Dear Jan,
Thank you very much for your very detailed analysis. We will try to reproduce this as soon
as possible.
Three questions:
- You only use threads, no MPI parallelization, correct?
- Your machine has >= 32 cores?
- Do the neurons receive the expected input currents, especially the same currents
independent of number of threads?
Best,
Hans Ekkehard
--
Prof. Dr. Hans Ekkehard Plesser
Head, Department of Data Science
Faculty of Science and Technology
Norwegian University of Life Sciences
PO Box 5003, 1432 Aas, Norway
Phone +47 6723 1560
Email hans.ekkehard.plesser@nmbu.no<mailto:hans.ekkehard.plesser@nmbu.no>
Home
http://arken.nmbu.no/~plesser
On 28/04/2022, 16:22, "Jan Střeleček"
<strelda@protonmail.com<mailto:strelda@protonmail.com>> wrote:
Dear NEST developers,
In our group, we're working on a model of the primary visual cortex and use
step_current_source generators to simulate the input current of the LGN neurons. We
noticed that the simulation time of our model was very sensitive to the number of
step_current_sources. When trying to narrow down the cause, we found out that this might
be due to an issue with the parallelization of the step_current_source_generators. The
resulting simple system in which the problem can be observed is attached below,
simple_example.py. It essentially creates NS step_current_generators and injects them into
NL neurons with fixed indegree. The iaf_cond_exp neuron model is used here. The increment
in the number of step_current sources does not benefit from a multithreading performance
boost as one would expect.
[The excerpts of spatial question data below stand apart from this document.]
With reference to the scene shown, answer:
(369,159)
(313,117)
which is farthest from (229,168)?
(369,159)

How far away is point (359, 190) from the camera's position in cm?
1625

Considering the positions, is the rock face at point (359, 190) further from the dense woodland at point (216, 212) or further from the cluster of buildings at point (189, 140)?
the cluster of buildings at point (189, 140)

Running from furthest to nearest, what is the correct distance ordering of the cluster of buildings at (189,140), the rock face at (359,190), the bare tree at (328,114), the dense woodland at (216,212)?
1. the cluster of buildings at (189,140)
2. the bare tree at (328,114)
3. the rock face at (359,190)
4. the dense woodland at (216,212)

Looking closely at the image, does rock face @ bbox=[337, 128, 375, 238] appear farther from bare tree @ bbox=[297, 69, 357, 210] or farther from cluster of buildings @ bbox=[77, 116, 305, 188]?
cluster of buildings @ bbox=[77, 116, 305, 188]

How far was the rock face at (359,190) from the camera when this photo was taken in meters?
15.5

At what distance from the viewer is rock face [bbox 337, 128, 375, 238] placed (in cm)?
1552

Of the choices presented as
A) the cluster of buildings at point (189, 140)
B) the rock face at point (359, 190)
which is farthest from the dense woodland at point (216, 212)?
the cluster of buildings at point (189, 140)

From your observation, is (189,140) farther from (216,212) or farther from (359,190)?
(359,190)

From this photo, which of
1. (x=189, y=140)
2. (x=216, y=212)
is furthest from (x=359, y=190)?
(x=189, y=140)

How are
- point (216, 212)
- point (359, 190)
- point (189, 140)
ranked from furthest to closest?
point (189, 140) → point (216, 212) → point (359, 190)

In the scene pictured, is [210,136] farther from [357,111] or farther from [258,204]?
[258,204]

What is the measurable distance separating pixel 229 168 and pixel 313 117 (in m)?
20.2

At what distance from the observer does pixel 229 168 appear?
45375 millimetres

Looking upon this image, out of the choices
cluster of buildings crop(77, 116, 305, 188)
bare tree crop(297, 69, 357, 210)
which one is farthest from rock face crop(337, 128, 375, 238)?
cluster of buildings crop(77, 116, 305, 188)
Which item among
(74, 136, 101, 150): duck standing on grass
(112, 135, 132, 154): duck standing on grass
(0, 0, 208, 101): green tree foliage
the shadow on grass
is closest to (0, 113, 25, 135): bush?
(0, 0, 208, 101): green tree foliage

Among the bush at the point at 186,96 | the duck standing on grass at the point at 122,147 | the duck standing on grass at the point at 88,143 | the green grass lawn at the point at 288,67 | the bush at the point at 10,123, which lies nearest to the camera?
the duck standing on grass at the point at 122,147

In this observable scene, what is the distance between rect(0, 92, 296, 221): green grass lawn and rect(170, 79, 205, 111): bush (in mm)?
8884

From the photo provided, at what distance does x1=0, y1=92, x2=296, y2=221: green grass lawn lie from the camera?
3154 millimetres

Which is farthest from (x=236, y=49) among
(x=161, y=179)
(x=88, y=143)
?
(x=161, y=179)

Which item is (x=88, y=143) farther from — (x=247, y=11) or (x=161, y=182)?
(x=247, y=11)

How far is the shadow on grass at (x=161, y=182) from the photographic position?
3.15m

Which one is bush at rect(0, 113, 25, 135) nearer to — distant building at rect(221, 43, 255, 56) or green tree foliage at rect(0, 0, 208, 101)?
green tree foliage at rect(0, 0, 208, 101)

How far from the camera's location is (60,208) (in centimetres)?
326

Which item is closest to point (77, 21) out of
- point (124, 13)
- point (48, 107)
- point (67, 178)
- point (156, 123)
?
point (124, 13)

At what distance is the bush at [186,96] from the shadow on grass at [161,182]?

This is compared to the performance boost for the number of
neurons; see the technical details below. Our estimated guess is that the difference
between 1 and 32 threads is 10 to 20 times slower than the parallelization suggests.
Technical details:
The relative slowdown due to the parallelization of step_current_sources was measured
using linear regression over
simulation time = a NL + b NS.
See slowdown_example.png.
The ratio b/a was then calculated. This ratio was then measured in dependence on the
number of threads. A bigger difference between the ratio for 1 thread and 32 threads means
a greater problem in parallelization in step_current_generators.
Some additional results:
· interval_dependence.png - the slowdown does not depend on amplitude_times in the
step_current_source function
· indegree_dependence.png - the slowdown depends on the indegree of
nest.Connect(source, neurons). Specifically, the slowdown is worse for low indegree
values. This shows the slowdown depends on the number of step_current_sources created, not
on the injections themselves.
Are you aware of some lack of parallelization of the step_current_source or current the
injection itself? If so, are there any plans for improving it?
best regards,
Jan Střeleček